● **What you will do**
Pick out each line in the items below that contains the string "region", and copy those lines.

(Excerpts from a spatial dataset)

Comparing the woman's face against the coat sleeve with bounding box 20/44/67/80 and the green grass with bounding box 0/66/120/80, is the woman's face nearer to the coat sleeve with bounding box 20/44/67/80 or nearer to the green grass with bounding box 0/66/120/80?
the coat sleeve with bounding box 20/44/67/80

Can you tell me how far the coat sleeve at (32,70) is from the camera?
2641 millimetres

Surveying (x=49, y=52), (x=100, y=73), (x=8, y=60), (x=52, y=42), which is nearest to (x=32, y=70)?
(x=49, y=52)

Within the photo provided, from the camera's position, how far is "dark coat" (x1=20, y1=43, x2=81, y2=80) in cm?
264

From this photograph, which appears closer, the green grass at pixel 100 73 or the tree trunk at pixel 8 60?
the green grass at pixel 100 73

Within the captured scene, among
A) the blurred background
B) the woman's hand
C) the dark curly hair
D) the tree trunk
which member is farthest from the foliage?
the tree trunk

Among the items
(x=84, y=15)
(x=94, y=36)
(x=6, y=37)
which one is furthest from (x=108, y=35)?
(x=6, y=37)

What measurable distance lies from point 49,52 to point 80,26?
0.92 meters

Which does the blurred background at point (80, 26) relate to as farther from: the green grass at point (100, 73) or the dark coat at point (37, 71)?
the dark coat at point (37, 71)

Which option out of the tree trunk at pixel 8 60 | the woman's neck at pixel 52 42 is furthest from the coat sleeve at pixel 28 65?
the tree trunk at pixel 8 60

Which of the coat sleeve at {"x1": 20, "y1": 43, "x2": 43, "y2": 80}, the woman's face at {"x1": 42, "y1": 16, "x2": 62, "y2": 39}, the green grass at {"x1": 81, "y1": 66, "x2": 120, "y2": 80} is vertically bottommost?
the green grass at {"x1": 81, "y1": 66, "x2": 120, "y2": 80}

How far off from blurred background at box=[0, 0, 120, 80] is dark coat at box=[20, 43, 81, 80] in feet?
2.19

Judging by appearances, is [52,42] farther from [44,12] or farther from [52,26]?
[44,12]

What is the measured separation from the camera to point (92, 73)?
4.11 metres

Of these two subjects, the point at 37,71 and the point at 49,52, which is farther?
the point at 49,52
--
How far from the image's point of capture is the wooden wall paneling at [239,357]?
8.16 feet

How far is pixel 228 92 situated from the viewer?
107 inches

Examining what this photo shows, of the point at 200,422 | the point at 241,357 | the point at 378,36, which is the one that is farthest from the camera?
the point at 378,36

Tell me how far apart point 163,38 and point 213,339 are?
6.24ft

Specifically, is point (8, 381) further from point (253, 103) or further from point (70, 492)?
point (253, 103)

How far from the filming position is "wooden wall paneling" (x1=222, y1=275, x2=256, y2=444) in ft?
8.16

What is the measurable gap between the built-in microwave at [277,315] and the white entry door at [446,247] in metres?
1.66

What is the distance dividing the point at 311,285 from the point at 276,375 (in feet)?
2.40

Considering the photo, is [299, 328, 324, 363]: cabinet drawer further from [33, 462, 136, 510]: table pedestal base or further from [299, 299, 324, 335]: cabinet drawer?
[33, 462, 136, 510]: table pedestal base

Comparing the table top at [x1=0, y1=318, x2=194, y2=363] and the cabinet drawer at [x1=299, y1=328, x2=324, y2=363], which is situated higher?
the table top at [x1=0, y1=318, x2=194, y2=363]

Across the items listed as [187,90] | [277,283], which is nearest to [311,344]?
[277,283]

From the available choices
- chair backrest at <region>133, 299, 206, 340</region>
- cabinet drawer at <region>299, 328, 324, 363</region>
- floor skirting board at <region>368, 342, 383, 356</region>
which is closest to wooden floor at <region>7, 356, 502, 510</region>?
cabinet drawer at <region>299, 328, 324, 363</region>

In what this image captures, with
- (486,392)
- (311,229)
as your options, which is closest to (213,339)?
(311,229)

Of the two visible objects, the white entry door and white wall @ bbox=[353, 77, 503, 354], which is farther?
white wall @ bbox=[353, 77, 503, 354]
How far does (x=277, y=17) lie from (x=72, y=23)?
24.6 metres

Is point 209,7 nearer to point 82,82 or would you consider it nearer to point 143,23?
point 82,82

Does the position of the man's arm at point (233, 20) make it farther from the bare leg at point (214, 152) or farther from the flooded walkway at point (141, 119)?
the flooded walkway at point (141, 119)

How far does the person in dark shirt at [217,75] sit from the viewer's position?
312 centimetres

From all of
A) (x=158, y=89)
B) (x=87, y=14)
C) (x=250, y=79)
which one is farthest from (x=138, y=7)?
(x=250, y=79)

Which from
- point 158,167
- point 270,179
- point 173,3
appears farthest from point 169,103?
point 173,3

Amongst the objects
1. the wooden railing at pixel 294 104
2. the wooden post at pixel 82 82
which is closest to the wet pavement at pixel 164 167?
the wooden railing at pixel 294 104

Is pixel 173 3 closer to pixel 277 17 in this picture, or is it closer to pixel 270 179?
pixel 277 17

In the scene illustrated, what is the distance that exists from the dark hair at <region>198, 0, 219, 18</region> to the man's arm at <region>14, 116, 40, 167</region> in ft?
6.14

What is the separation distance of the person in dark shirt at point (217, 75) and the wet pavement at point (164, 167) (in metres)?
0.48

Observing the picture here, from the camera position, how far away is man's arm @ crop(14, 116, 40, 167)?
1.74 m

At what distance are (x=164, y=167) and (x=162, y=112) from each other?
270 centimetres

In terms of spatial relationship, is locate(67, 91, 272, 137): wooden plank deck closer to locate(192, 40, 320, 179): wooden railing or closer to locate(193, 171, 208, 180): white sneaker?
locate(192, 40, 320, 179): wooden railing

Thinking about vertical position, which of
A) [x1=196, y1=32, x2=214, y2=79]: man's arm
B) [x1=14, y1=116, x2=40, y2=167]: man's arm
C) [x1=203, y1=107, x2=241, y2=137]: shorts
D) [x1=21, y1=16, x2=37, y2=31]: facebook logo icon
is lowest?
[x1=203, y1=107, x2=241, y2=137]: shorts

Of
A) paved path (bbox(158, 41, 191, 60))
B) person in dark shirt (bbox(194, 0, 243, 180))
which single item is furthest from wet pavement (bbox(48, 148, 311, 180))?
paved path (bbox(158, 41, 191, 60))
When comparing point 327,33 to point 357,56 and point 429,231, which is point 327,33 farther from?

● **Completed task**
- chair backrest at <region>133, 299, 206, 340</region>
- cabinet drawer at <region>299, 328, 324, 363</region>
- floor skirting board at <region>368, 342, 383, 356</region>
which is closest to wooden floor at <region>7, 356, 502, 510</region>?
cabinet drawer at <region>299, 328, 324, 363</region>
In the scene illustrated, what is the distance that exists from the dark hair at <region>198, 0, 219, 18</region> to the man's arm at <region>14, 116, 40, 167</region> in ft?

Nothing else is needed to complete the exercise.